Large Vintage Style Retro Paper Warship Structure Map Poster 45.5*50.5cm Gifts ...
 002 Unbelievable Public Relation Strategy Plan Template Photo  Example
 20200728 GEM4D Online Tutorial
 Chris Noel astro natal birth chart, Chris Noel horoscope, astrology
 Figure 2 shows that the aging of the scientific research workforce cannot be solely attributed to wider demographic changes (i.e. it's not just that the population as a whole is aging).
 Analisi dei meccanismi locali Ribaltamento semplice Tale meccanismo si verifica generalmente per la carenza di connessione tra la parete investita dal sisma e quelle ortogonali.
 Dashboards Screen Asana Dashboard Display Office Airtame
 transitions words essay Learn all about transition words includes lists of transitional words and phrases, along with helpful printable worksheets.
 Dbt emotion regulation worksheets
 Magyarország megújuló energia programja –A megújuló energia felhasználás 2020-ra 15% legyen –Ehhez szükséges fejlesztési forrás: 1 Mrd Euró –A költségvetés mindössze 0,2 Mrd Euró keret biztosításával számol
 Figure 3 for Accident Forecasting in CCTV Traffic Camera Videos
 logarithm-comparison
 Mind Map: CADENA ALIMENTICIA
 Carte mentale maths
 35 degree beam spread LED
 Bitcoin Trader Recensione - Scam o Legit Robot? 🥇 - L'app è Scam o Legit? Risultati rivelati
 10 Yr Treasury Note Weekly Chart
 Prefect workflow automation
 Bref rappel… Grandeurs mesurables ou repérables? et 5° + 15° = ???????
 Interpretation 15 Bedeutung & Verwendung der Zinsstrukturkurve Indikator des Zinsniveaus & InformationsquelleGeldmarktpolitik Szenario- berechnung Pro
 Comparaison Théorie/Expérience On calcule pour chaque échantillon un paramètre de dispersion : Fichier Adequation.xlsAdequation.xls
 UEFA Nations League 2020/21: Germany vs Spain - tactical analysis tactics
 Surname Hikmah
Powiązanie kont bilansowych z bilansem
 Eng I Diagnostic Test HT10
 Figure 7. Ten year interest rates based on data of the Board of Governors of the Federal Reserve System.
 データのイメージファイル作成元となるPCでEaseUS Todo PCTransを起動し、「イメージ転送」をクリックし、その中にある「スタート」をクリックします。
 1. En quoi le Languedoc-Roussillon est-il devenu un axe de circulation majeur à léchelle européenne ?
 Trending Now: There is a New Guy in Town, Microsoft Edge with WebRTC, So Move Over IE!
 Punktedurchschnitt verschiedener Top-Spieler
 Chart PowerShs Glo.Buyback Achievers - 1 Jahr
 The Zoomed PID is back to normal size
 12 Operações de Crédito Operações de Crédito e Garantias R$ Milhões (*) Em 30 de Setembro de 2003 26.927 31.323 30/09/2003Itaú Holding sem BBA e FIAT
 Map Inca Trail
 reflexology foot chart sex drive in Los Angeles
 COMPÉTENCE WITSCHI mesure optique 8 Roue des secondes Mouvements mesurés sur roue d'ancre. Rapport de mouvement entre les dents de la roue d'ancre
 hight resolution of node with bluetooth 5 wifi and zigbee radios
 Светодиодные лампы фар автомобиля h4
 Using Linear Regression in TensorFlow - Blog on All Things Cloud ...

----

_Assigned task_
Please set down all the data word for word.

_Exercise output_
Large Vintage Style Retro Paper Warship Structure Map Poster 45.5*50.5cm Gifts ...
 002 Unbelievable Public Relation Strategy Plan Template Photo  Example
 20200728 GEM4D Online Tutorial
 Chris Noel astro natal birth chart, Chris Noel horoscope, astrology
 Figure 2 shows that the aging of the scientific research workforce cannot be solely attributed to wider demographic changes (i.e. it's not just that the population as a whole is aging).
 Analisi dei meccanismi locali Ribaltamento semplice Tale meccanismo si verifica generalmente per la carenza di connessione tra la parete investita dal sisma e quelle ortogonali.
 Dashboards Screen Asana Dashboard Display Office Airtame
 transitions words essay Learn all about transition words includes lists of transitional words and phrases, along with helpful printable worksheets.
 Dbt emotion regulation worksheets
 Magyarország megújuló energia programja –A megújuló energia felhasználás 2020-ra 15% legyen –Ehhez szükséges fejlesztési forrás: 1 Mrd Euró –A költségvetés mindössze 0,2 Mrd Euró keret biztosításával számol
 Figure 3 for Accident Forecasting in CCTV Traffic Camera Videos
 logarithm-comparison
 Mind Map: CADENA ALIMENTICIA
 Carte mentale maths
 35 degree beam spread LED
 Bitcoin Trader Recensione - Scam o Legit Robot? 🥇 - L'app è Scam o Legit? Risultati rivelati
 10 Yr Treasury Note Weekly Chart
 Prefect workflow automation
 Bref rappel… Grandeurs mesurables ou repérables? et 5° + 15° = ???????
 Interpretation 15 Bedeutung & Verwendung der Zinsstrukturkurve Indikator des Zinsniveaus & InformationsquelleGeldmarktpolitik Szenario- berechnung Pro
 Comparaison Théorie/Expérience On calcule pour chaque échantillon un paramètre de dispersion : Fichier Adequation.xlsAdequation.xls
 UEFA Nations League 2020/21: Germany vs Spain - tactical analysis tactics
 Surname Hikmah
Powiązanie kont bilansowych z bilansem
 Eng I Diagnostic Test HT10
 Figure 7. Ten year interest rates based on data of the Board of Governors of the Federal Reserve System.
 データのイメージファイル作成元となるPCでEaseUS Todo PCTransを起動し、「イメージ転送」をクリックし、その中にある「スタート」をクリックします。
 1. En quoi le Languedoc-Roussillon est-il devenu un axe de circulation majeur à léchelle européenne ?
 Trending Now: There is a New Guy in Town, Microsoft Edge with WebRTC, So Move Over IE!
 Punktedurchschnitt verschiedener Top-Spieler
 Chart PowerShs Glo.Buyback Achievers - 1 Jahr
 The Zoomed PID is back to normal size
 12 Operações de Crédito Operações de Crédito e Garantias R$ Milhões (*) Em 30 de Setembro de 2003 26.927 31.323 30/09/2003Itaú Holding sem BBA e FIAT
 Map Inca Trail
 reflexology foot chart sex drive in Los Angeles
 COMPÉTENCE WITSCHI mesure optique 8 Roue des secondes Mouvements mesurés sur roue d'ancre. Rapport de mouvement entre les dents de la roue d'ancre
 hight resolution of node with bluetooth 5 wifi and zigbee radios
 Светодиодные лампы фар автомобиля h4
 Using Linear Regression in TensorFlow - Blog on All Things Cloud ...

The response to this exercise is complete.